Vacation cannot last forever. This is why, like Christmas and birthdays and any other favorite time, they are so special. Greece was something I will never forget, and something I hope to repeat very soon. Because for the first time in my life, I spent over an hour in the sun, on the beach of a tiny island in the middle of nowhere, and I didn't feel the urge to do anything or go anywhere. I didn't think. I didn't worry about fitting into skinny jeans, I wasn't nauseous about the releve section in Etudes, I had soft skin and healed feet and no sore muscles. I found my happy place.

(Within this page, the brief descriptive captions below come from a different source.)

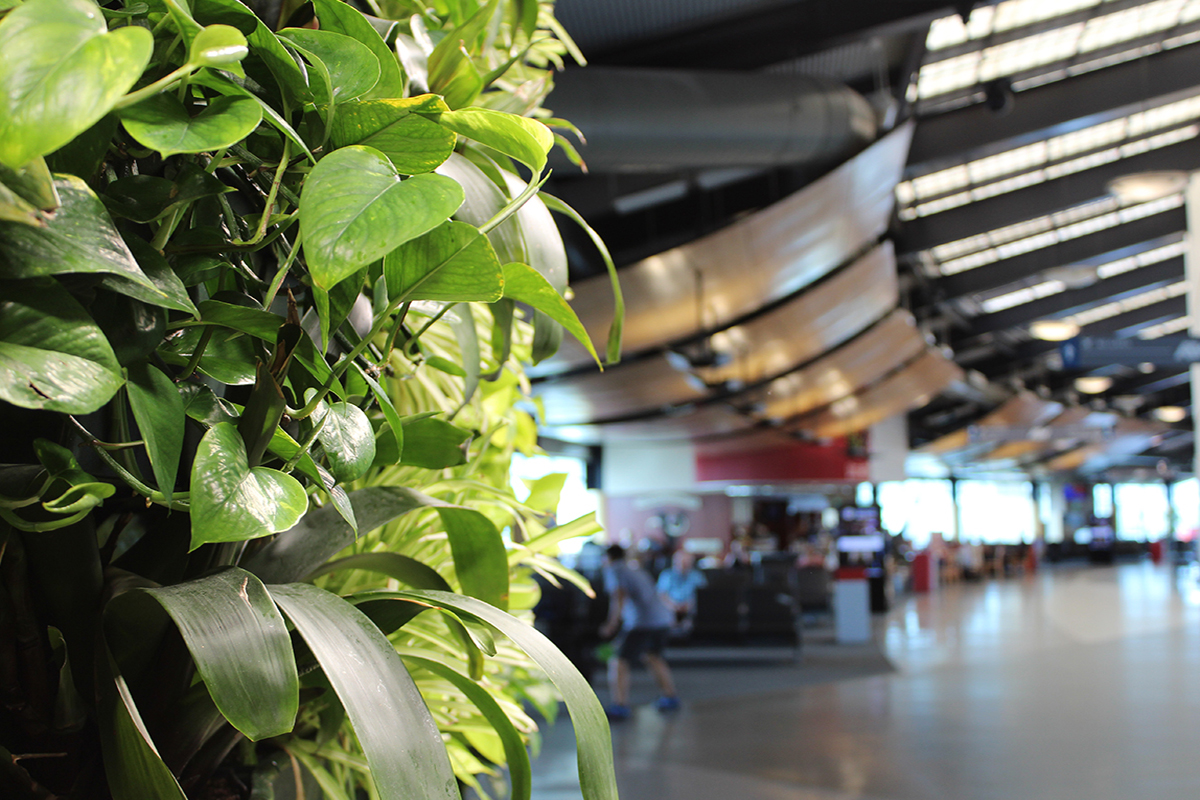 Close up of the Tropicals in the Appleton International Airport living wall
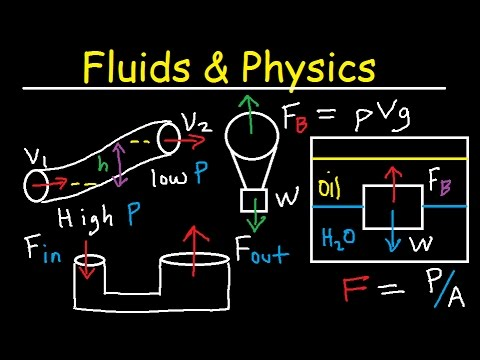 Fluid Pressure, Density, Archimede & Pascal's Principle, Buoyant Force, Bernoulli's Equation Physics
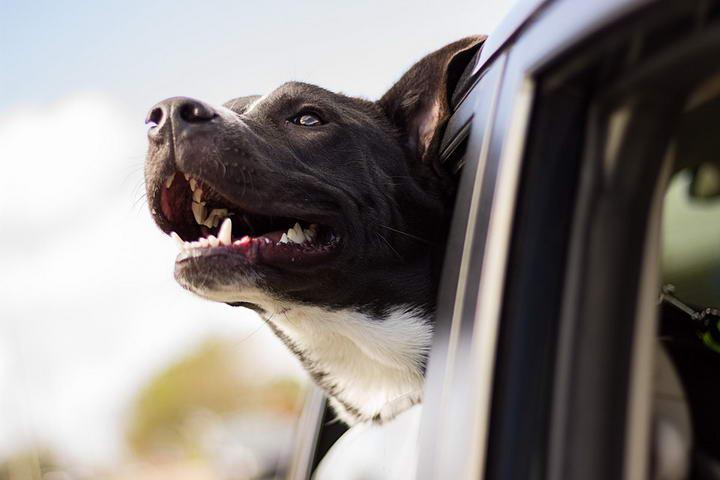 狗狗坐车晕车又晕又吐的几个问题和解决办法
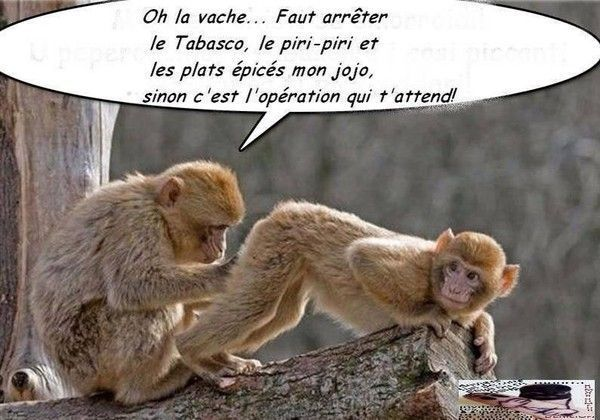 humour en images II - Page 10 Aa3f1f11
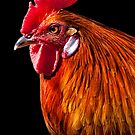 Rooster Pride by Janet Fikar
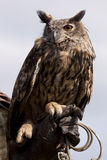Eagle owl of a falconer Stock Image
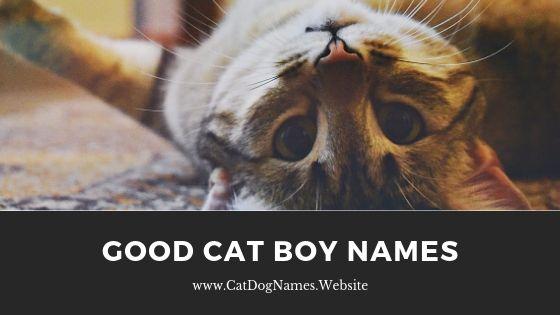 Good Cat Boy Names, cat names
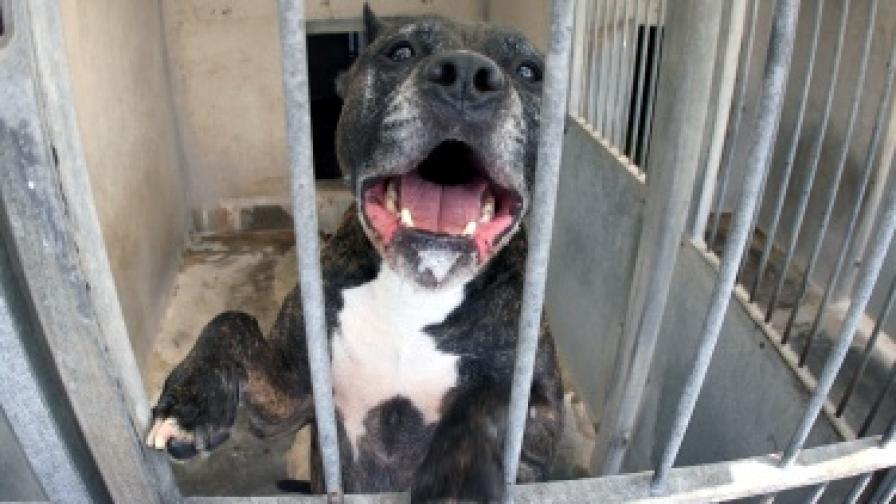 В Дания забраниха още 12 породи кучета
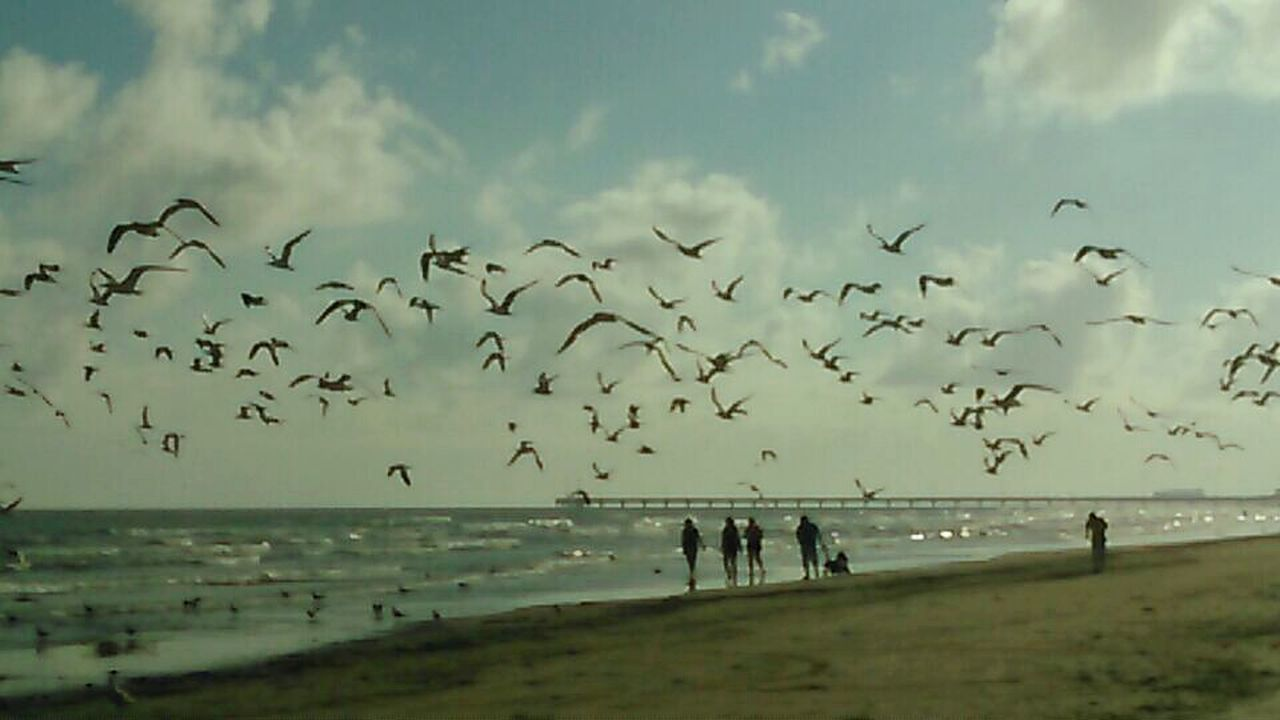 large group of animals, flock of birds, bird, sea, beach, nature, animals in the wild, animal themes, water, flying, sky, beauty in nature, togetherness, horizon over water, migrating, outdoors, scenics, day, no people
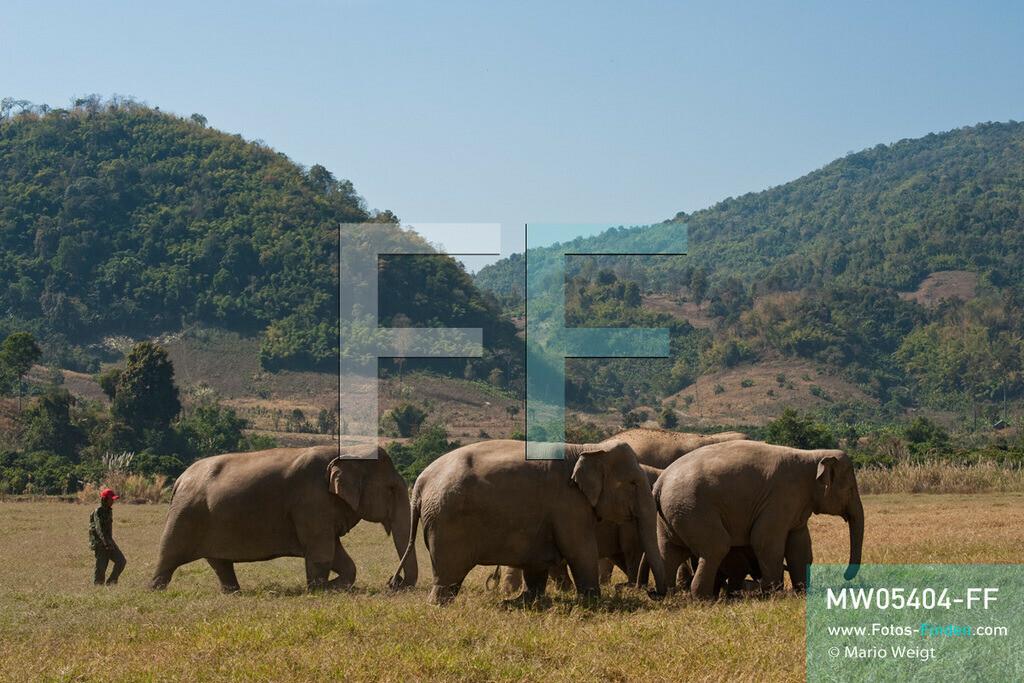 MW05404-FF   Thailand   Chiang Mai   Reportage: Elephant Nature Park   Mahut mit Elefantenherde.  Die thailändische Tierschützerin Sangduen Lek Chailert hat ein großes Herz für Elefanten. Im Jahr 1995 gründete sie den Elephant Nature Park am Mae-Taeng-Fluss, nördlich von Chiang Mai. In diesem natürlichen Refugium leben über 30 Dickhäuter. Elefantenführer, Tierärzte und freiwillige Helfer kümmern sich um die meist ehemaligen Arbeitselefanten.   ** Feindaten bitte anfragen bei Mario Weigt Photography, info@asia-stories.com **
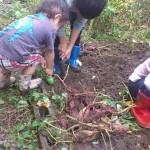 ガーデニング、家庭菜園の基本用語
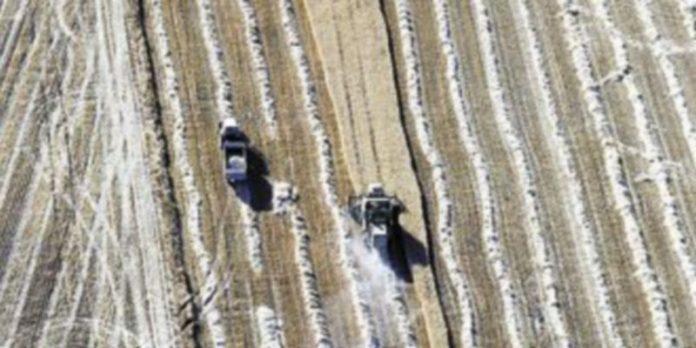 Dos agricultores cosechan en Tierra de Campos. / Ical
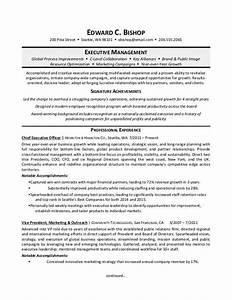 executive manager resume sample monstercom With executive manager resume
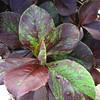 Synadenium granite rubra - foliage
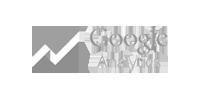 googleAnalitycs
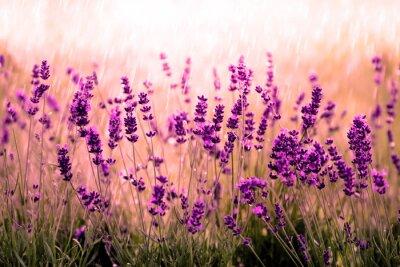 Fotomural Rot Lavendelfeld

After I had a bike accident on a tiny island, I was sitting by the side of the road crying and bleeding while disinfecting supplies were fetched. A total stranger passing by stopped and said, "Why are you crying?" I held up my bloody hands and stuck out my swollen, bleeding and bruised left leg as an answer. He smiled and said, "It's ok, don't worry! Look around. You're in paradise." And so, with another long, busy season ahead, I look forward to it being a great one, with new opportunities and challenges. But in the back of my mind, I will try so very hard to keep that feeling of real, honest-to-god bliss I achieved this summer. ευχαριστώ, Ελλάδα. You taught this neurotic mess to turn off her brain and just enjoy life (and a whole lot of food).